Professor Ramani delivers plenary lecture in Lilly/Purdue Technology Day, Oct. 5
DESIGN: ENABLING NEW APPROACHES TO PRODUCTS, PROCESSES, AND STRATEGY
KARTHIK RAMANI
Donald W. Feddersen Professor of Mechanical Engineering, professor of electrical and computer engineering (by courtesy)
The pharmaceutical industry faces major challenges, risks and costs in the entire drug development pipeline. The post target identification stages therefore become even more critical to develop new opportunities. Today, holistic design thinking has become central to successful design processes including device design, patient interaction, and new models of manufacturing and delivery. Design broadly speaking has reached an importance level in organizations that merging science and engineering with design approaches provides great value through innovation.
In the first portion of this talk I will outline the process of design as a system of spaces.

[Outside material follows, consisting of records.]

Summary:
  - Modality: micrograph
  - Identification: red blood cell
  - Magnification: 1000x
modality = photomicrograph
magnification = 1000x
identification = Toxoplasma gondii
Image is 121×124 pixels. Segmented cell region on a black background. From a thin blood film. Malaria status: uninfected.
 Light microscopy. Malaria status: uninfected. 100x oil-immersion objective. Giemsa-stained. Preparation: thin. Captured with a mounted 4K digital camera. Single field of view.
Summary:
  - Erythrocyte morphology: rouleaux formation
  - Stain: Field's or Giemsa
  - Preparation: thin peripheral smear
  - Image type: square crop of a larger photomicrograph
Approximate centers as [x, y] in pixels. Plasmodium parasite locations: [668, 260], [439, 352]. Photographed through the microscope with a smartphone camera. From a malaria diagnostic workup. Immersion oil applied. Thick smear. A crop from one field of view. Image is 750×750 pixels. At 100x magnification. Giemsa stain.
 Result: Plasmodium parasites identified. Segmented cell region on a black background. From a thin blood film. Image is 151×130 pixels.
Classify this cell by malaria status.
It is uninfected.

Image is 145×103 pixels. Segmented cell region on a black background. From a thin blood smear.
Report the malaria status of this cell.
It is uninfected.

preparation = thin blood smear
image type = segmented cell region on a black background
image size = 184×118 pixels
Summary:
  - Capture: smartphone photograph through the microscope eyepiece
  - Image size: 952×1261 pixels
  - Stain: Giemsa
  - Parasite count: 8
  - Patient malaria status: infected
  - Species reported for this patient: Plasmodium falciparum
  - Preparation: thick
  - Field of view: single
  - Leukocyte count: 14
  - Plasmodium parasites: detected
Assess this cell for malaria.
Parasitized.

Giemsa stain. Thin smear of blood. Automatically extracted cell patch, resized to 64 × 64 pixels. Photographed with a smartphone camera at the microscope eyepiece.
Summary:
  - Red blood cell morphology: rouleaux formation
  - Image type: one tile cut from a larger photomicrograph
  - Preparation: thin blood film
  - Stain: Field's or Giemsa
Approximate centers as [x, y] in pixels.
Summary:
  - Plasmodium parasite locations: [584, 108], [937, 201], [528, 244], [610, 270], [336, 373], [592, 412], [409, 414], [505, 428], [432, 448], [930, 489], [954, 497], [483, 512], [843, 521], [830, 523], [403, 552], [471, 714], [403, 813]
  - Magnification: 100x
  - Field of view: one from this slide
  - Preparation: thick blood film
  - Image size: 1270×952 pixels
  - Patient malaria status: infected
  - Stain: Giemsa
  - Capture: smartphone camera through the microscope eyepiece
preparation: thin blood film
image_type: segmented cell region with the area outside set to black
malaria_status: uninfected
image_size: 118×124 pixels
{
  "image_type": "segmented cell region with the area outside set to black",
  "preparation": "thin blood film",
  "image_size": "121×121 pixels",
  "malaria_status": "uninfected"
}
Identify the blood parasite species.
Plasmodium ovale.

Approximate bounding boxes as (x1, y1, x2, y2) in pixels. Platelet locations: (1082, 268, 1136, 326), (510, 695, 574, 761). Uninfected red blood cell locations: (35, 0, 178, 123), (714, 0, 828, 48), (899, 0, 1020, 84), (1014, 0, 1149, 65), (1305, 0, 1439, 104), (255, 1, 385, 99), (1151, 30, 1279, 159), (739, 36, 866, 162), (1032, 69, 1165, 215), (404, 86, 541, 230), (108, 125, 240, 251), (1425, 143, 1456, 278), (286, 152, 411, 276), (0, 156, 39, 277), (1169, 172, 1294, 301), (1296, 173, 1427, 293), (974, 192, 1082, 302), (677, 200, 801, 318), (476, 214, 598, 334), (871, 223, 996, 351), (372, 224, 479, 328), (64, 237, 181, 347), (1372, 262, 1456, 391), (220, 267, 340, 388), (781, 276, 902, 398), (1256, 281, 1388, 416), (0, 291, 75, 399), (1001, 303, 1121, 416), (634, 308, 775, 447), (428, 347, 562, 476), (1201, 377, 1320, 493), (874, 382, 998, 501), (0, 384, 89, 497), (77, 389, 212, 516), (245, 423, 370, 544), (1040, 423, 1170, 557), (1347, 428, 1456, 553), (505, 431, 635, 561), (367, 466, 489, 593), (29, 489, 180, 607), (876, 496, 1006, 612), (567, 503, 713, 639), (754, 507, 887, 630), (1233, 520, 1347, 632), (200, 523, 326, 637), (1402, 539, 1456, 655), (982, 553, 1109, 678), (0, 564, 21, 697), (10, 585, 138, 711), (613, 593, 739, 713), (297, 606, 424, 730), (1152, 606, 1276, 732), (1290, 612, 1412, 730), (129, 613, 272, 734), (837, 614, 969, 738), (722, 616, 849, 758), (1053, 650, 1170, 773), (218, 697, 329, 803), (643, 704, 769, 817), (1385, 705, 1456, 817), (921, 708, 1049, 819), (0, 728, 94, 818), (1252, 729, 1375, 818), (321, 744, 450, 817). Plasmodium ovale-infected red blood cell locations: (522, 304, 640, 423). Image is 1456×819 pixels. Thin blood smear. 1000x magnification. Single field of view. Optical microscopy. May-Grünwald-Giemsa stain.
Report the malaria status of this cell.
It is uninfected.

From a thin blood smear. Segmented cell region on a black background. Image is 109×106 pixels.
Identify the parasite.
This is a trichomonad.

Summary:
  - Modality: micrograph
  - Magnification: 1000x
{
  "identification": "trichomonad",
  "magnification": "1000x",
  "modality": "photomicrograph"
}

Motivating the search for a solution, generation and testing of ideas, prototyping to think with modeling and simulation, and even designing a business model becomes integral to the design process. Next I will explore the impact of technology on the whole design to delivery process using new 3D printing technologies. This is useful for product prototyping and delivery of medicines. An imaginary use case will be developed for specialty and custom formulations manufactured at a customer site. The last portion of the talk I will examine new low cost sensor printing and embedded motion technologies. These technologies can be used to instrument prototypes and also products to get human-product interface and use data. In addition, human factors testing can also use such data with human motion analysis to deeply understand the use patterns.